> GIVEN PASSAGE

________________________

R Horror, aka “HorroR”

I have been using R for a while now, there are a few things that seem outright horrifying to me. Don’t get me wrong, R is a great tool. I just find the language a bit bewildering.

Dot and dollar

In almost every other language, the dot is a namespace separator. Say you have in C++:

Myclass instance(3);
instance.do_stuff();

Not so in R! There, the . is just what you use instead of the underscore. There are functions like install.packages and update.packages and read.table which in other languages would be called install_packages and so on.

But the S3 object system hooks into these dots. So when you have an object of type myclass and call plot(instance), that function will forward to plot.myclass(instance). So the dot also has some sort of hierarchy.

And what is the dot in other languages is the dollar in R.

Really confusing at first, after a while one does think about it too much any more.

Abbreviating named function parameters

When you have a function, you can call it with named parameters. Take the following function:

f <- function (parameter = NA, argument = NA) {
    cat('parameter:', parameter, '\n')
    cat('argument:', argument, '\n')
}

It has two named arguments, both are set to NA by default. Let us call it with just the second one set to some value. We do not need to type out the whole name, we can just type out arg:

f(arg = 1)

The output that we get is the following:

parameter: NA
argument: 1

As you can see, the 1 has been passed to the parameter argument although we just typed arg in the function call.

Sounds great? Let me change your mind. Say the author of the function adds a second argument which is a substring of the other, like so:

f <- function (parameter = NA, argument = NA, arg = NA) {
    cat('parameter:', parameter, '\n')
    cat('argument:', argument, '\n')
    cat('arg:', arg, '\n')

________________________

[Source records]
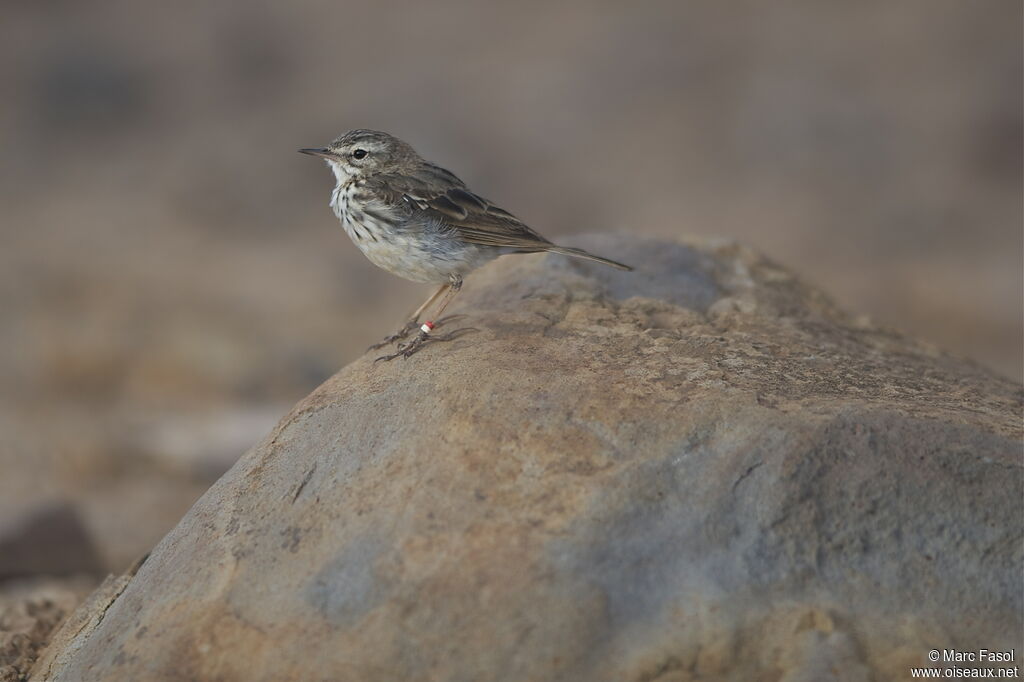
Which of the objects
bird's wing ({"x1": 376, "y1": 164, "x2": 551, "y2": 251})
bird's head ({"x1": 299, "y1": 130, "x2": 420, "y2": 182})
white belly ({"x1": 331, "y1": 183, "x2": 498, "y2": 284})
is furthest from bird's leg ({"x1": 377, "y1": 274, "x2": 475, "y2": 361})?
bird's head ({"x1": 299, "y1": 130, "x2": 420, "y2": 182})

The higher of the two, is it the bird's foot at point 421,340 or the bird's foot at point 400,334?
the bird's foot at point 400,334

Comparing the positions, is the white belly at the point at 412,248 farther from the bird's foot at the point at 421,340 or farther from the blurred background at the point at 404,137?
the blurred background at the point at 404,137

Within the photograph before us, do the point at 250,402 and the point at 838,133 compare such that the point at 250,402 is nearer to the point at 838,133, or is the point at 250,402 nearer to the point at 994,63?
the point at 838,133

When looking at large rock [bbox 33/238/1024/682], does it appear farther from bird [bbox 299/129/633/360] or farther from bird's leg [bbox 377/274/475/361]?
bird [bbox 299/129/633/360]

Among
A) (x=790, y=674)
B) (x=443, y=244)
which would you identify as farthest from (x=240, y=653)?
(x=443, y=244)

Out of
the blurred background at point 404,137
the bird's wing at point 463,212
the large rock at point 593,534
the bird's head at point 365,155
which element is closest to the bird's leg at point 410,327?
the bird's wing at point 463,212

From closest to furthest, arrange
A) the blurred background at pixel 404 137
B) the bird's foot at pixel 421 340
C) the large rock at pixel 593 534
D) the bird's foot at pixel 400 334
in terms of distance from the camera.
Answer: the large rock at pixel 593 534, the bird's foot at pixel 421 340, the bird's foot at pixel 400 334, the blurred background at pixel 404 137
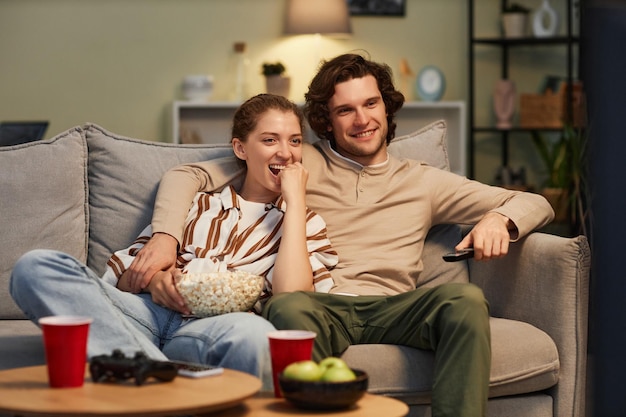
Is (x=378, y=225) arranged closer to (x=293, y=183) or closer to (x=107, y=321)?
(x=293, y=183)

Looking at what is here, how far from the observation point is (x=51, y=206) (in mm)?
2260

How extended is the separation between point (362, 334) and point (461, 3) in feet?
13.2

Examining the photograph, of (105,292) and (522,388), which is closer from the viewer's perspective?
(105,292)

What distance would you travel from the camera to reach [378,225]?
220 centimetres

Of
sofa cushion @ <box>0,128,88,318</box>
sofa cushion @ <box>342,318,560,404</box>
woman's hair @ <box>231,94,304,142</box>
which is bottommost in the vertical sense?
sofa cushion @ <box>342,318,560,404</box>

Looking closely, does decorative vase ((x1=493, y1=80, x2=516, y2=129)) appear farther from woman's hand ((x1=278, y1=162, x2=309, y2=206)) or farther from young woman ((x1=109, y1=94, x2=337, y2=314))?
woman's hand ((x1=278, y1=162, x2=309, y2=206))

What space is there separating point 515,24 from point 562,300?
3650 millimetres

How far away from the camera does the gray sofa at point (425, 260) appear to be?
187 cm

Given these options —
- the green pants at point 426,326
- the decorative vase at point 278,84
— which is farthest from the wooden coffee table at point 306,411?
the decorative vase at point 278,84

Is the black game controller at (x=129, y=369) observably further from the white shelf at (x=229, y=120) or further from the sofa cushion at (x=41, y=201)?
the white shelf at (x=229, y=120)

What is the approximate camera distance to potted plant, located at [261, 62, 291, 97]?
5188 millimetres

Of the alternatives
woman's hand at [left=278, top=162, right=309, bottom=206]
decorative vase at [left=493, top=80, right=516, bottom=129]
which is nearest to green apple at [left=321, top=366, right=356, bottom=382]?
woman's hand at [left=278, top=162, right=309, bottom=206]

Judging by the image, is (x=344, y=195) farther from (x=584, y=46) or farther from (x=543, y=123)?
(x=543, y=123)

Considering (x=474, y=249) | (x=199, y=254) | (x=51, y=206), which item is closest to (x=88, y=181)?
(x=51, y=206)
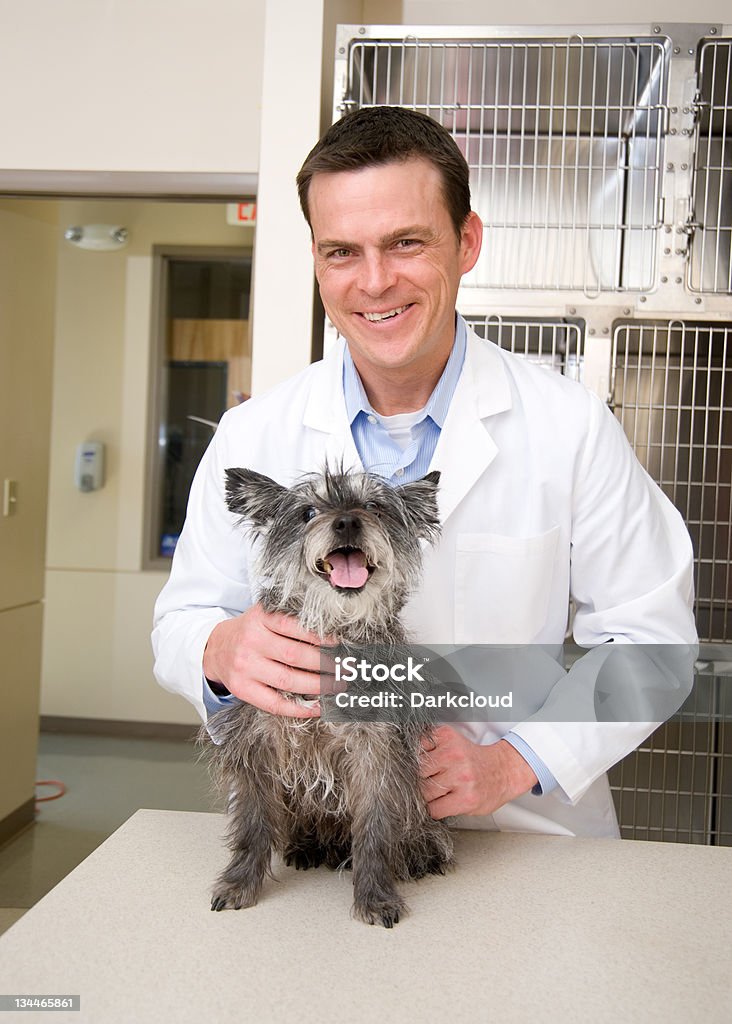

________________________

> REQUIREMENTS
#1 Transcribe the passage from the R Horror post starting with "In almost every" and going on through "sort of hierarchy.".
#2 The R Horror post names R functions that use a dot where other languages would use an underscore. List all of them.
The data here plays no part in any task.

> OUTPUTS
#1
In almost every other language, the dot is a namespace separator. Say you have in C++:

Myclass instance(3);
instance.do_stuff();

Not so in R! There, the . is just what you use instead of the underscore. There are functions like install.packages and update.packages and read.table which in other languages would be called install_packages and so on.

But the S3 object system hooks into these dots. So when you have an object of type myclass and call plot(instance), that function will forward to plot.myclass(instance). So the dot also has some sort of hierarchy.

#2
install.packages
update.packages
read.table